最近、同僚二人がライブビューイングにハマっているという話を聞き、二人に連れられてこの映画館にやってきた。
何でも異世界に渡った人間が、異世界の様子をリアルタイムで配信し、映画館で応援上映しているそうだ。地球人、転んでもただは起きぬ。
今回のライブビューイングの演目は【聖女の祈り】。三人の聖女が異世界に蔓延る瘴気を浄化していく祈りだという。一緒に来た同僚に光る指輪を強引に貸された所で、スクリーンに3人の聖女【オキザリス】の様子が映り始める。
『……清浄の……神。……この空に……静かなる……安寧の……星々を……』
「せ”い”じょ”ち”ゃ”ーん”!!」
三聖女オキザリスのトップバッターは冷静の聖女。
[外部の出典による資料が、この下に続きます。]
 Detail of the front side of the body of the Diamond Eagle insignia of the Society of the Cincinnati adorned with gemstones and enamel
切れ長の細い目に薄い唇、黒いストレートのロングヘア。スリムな身体に青い修道服の出で立ちは、まるで氷の女王の様。凛としたその動きに、言葉少なな祈りの姿は、悲哀の曲の中で舞うアイスダンスの様だ。そして、合いの手を入れる法被と鉢巻の年配軍団の圧が凄い。
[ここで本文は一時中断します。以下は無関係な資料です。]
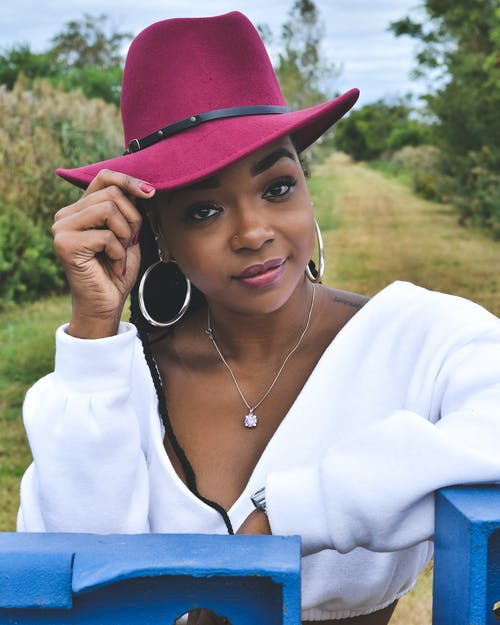 Close-up Photo of Woman in Maroon Fedora Hat and White Top Posing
『んーーー! 豊穣のぉ! 神ちゃん!! 大地に~! 花を咲かせてちょーだい!』
「イエッ セイジョー!」
二番手は愉快の聖女。ぱっちりとした瞳にプリンとした頬。オレンジ色のボブヘアに、黄色の修道服をショートパンツの様に改造した快活な姿は、追従を許さない奔放と若さを全身に纏っており、まるで人気アイドルグループの全力のライブを見ているかの様だ。そして、独特の合いの手を入れながらペンライト踊りをする若者軍団の汗で霧が発生している。
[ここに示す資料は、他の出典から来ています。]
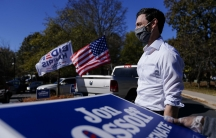 Georgia Democratic candidate for USSenate Jon Ossoff waits for a supporter to arrive during a drive-through yard sign pick-up event onNov. 18, 2020, in Marietta, Georgia.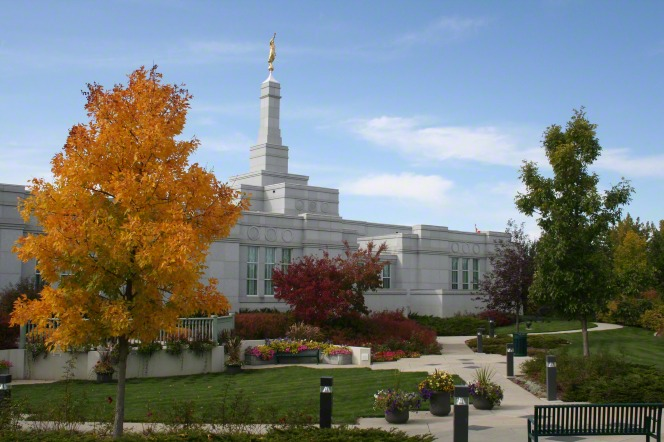 The entrance to the Regina Saskatchewan Temple, with a view of the path leading to the door and the trees changing colors on the grounds of the temple.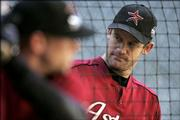 Houston Astros pitcher Roy Oswalt watches teammate Brandon Backe take batting practice. Oswalt is scheduled to start Game 3 of the World Series against the Chicago White Sox in Houston. Chicago leads the series, 2-0.
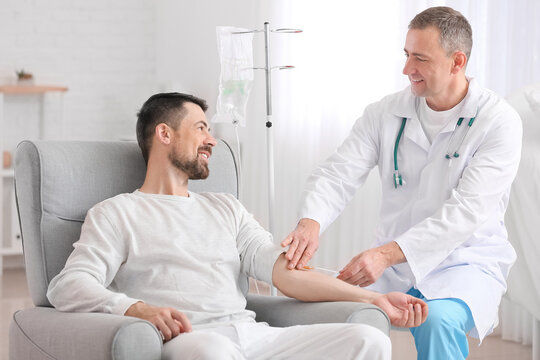 Doctor and man undergoing course of chemotherapy in clinic. Prostate cancer awareness concept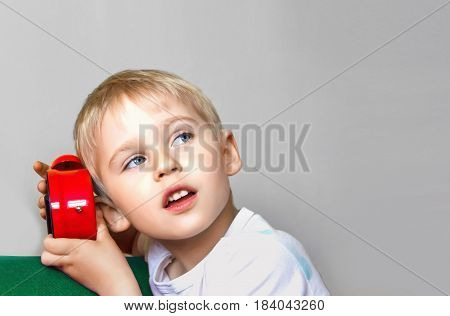 Boy Holding An Alarm Clock, A Child And Time Red, Concept Of Time, Focus On The Alarm Clock, Soft Fo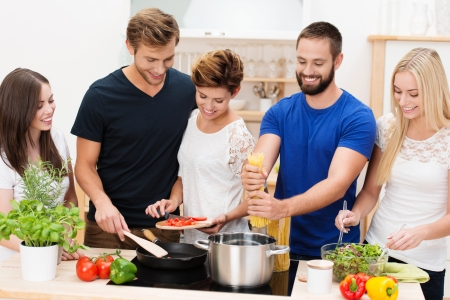 Group of diverse young friends preparing dinner together in the kitchen standing at the counter and hob cooking spaghetti and salads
『慈愛の神様。人々の営みに笑みと愛を。そして明日に夢をお願いします』
(フリフリフリフリ)
最後は笑顔の聖女。前髪が切り揃われたブロンドのウェーブヘアが大きく揺れる。優しげな垂れ目に、えくぼが印象的な丸みの帯びた顔立ち。ふんわりとしたピンク色の修道服は、そのえも言えぬ愛くるしさと清廉さが相まっており、その立ち振る舞いは、まるで遥か続く満開の桜並木を見たかの様だ。ここは、合いの手の代わりに、前列の幼女とその父母の集団が特製のペンライトを振っている。
祈りが進むと、観客の指輪の色が変わって行く。最初は、紫が多かったが今はだいぶ白が多くなってきている。これは、実際の異世界での瘴気の浄化具合を表しており、白が増える程、浄化が進んでいる事を示している。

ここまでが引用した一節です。